А в Кронштадте это и тем более заметно, потому что городок маленький и до недавнего времени — когда по дамбе протянули и трассу — жил изолированно, на острове. Потому тут все было свое — и мясокомбинат и овощехранилища и продовольственные склады. А из-за того, что тут стоял флот — склады были не малые. Все никак не соберусь сходить глянуть на бункера для заквашивания капусты — такие ямы, в которые двухэтажный коттедж влезет спокойно — а заполнялись кислой капустой, на зиму флотским хватало. И это только так, деталька. И водоочистка была своя и канализация тоже — с циклом полным, чтоб не чистоганом дерьмо шло в залив. Сейчас это работает в плюс, помогает удержать былую цивилизованность в пределах городка.
Слыхал, что подобное есть еще в Луге — там военщина сидевшая на артиллерийском полигоне шустро сориентировалась, тоже городок удержали, но Луга — это провинция уже, там все же проще было, мегаполиса рядом нет. Пока из всего что слышал, получается, что только Кронштадт так устоял. Анклавы много, где еще есть — в том же Пушкине, Павловске, Ораниенбауме, но там большая часть городских удобств накрылась, и пока отнять ее у нежити не получается, силенок мало. Остров — он остров и есть. Удобно отбиваться.
Работать сейчас приходится лихорадочно, простой анализ показывает, что чем дальше — тем солонее нам будет приходиться. Нет, разумеется, самые первые дни Беды тоже сложные были, но по-другому. После ошарашивающего знания и понимания бесповоротности происшедшего стало чуток полегче. Тяжело было морально, чего уж, я думаю, что многие из наших сограждан, что сейчас ходят нежитью просто свихнулись от происшедшего, но первые пару недель еще работало все, что должно было работать на автоматике. Даже светофоры на перекрестках и реклама над магазинами. У брошенных машин пару дней горели фары и габариты. Сигнализация вопила дня три — сотнями по всему городу. Потом без участия людей — посыпалось. И продолжает сыпаться. Слышал такое, что несколько весьма серьезных боевых групп — причем не только наших — занимаются тем, что блокируют возможные катастрофы на умерших предприятиях.

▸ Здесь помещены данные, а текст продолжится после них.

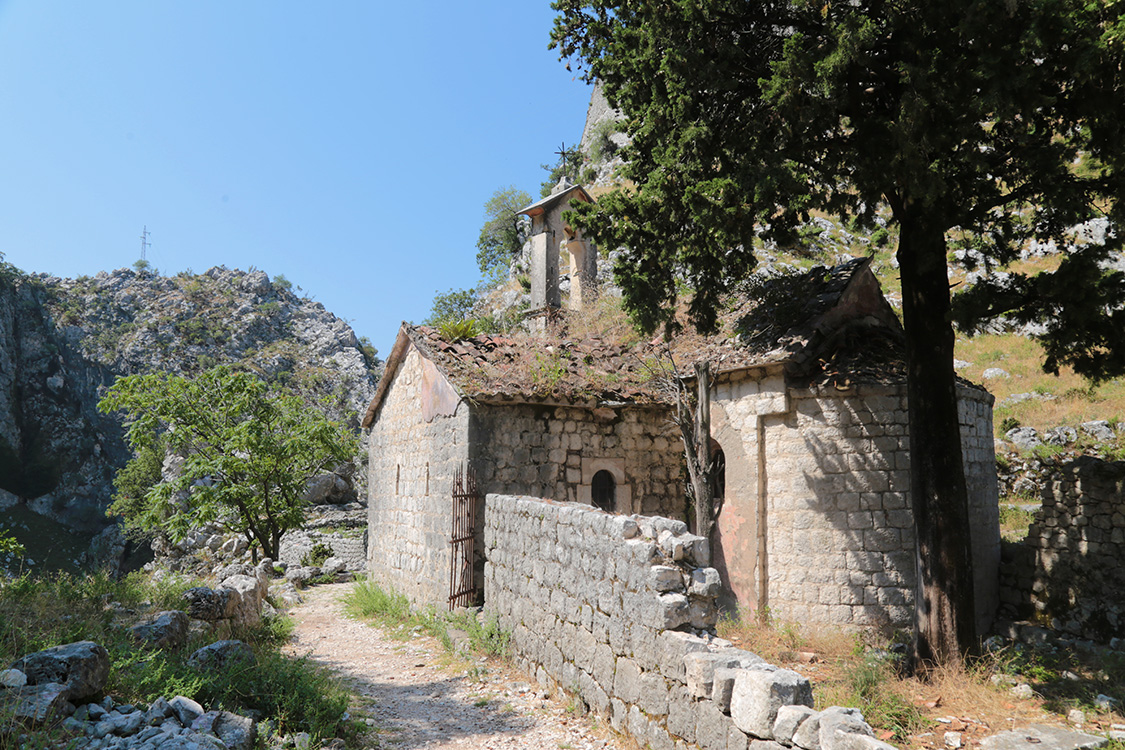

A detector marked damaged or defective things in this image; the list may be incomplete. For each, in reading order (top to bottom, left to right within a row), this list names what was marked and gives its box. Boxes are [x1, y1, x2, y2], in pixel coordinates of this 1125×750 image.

rusty iron grille [447, 463, 479, 611]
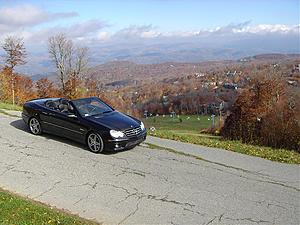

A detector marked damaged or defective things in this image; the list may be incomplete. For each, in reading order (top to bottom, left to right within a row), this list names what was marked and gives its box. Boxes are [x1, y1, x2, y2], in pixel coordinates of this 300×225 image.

cracked pavement [0, 113, 298, 224]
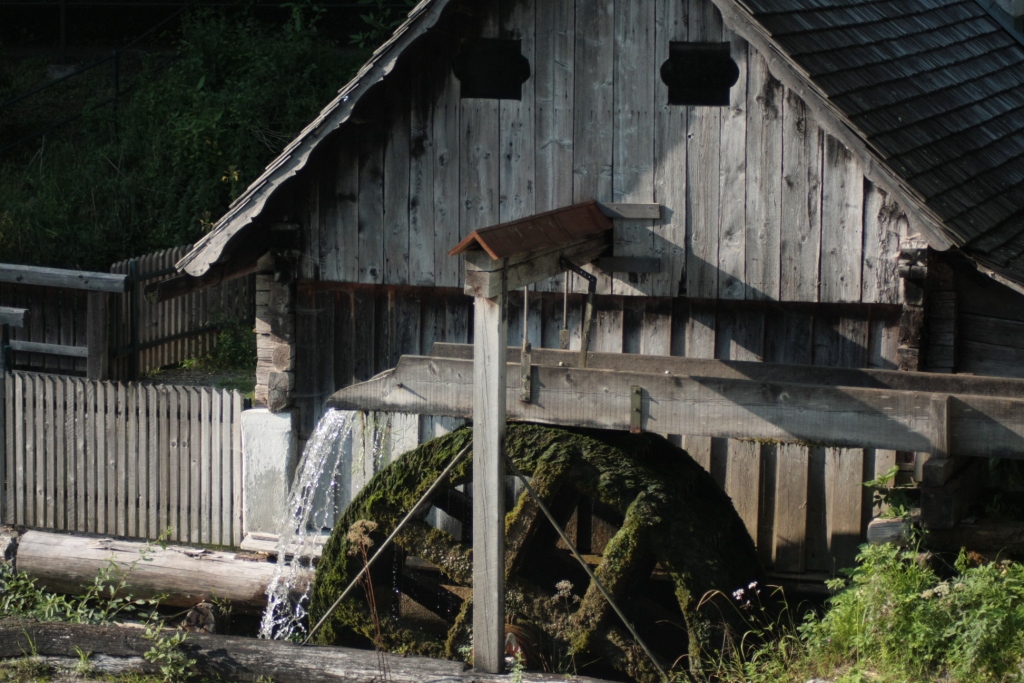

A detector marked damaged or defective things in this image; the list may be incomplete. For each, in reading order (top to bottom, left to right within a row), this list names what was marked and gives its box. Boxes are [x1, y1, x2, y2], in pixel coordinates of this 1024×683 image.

rusty metal roof panel [446, 201, 606, 260]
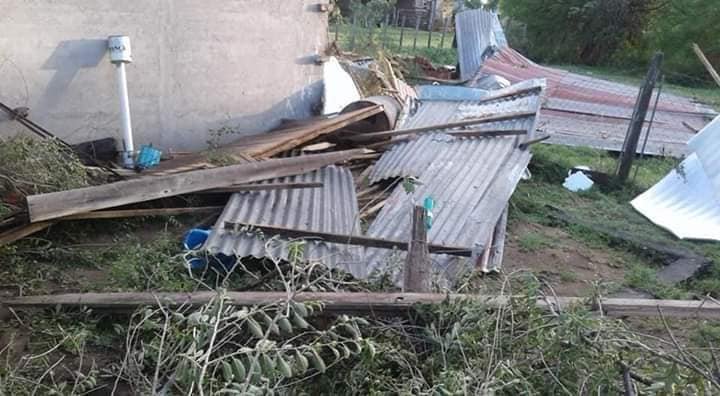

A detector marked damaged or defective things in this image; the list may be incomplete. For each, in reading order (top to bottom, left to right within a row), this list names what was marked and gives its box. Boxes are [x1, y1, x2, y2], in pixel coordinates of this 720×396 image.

damaged wall [0, 0, 326, 150]
broken wooden beam [346, 110, 536, 142]
broken wooden beam [26, 149, 366, 224]
broken wooden beam [222, 220, 476, 256]
broken wooden beam [5, 290, 720, 318]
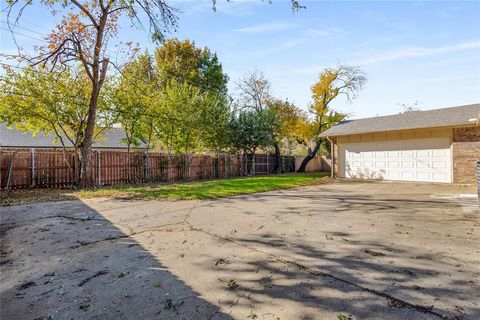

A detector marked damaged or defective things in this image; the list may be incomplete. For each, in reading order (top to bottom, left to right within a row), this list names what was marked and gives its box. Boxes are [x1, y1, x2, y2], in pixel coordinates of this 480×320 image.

cracked concrete [0, 181, 480, 318]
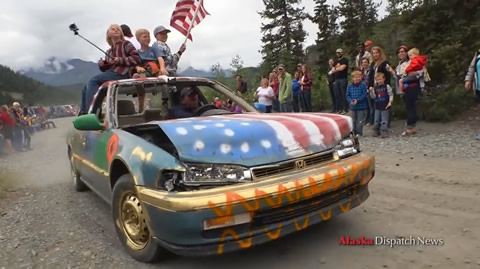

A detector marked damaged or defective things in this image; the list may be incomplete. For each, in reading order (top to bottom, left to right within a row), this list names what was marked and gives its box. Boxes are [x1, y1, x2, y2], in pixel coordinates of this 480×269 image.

damaged car hood [155, 112, 352, 166]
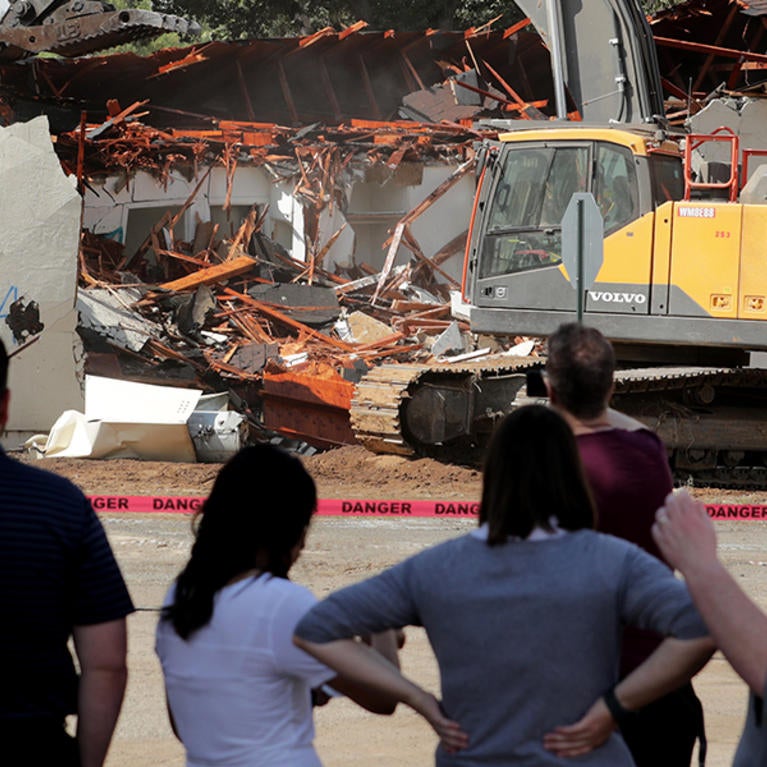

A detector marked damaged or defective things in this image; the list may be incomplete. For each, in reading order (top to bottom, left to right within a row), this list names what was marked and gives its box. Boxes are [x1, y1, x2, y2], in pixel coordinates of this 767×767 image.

broken wall [0, 114, 83, 444]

Но и то не все получается — было дело притащили в Кронштадт три десятка отравленных хлором — цистерну не ту на железной дороге распотрошили какие-то недоумки и анклав выживших накрыло зеленоватым облаком, тяжко стелившемся по земле. Те, кто был на верхних этажах зданий, не пострадали — хлор, он такой, тяжеловатый. Вот аммиачным облаком как раз тех, кто на верхотуре бы накрыло скорее.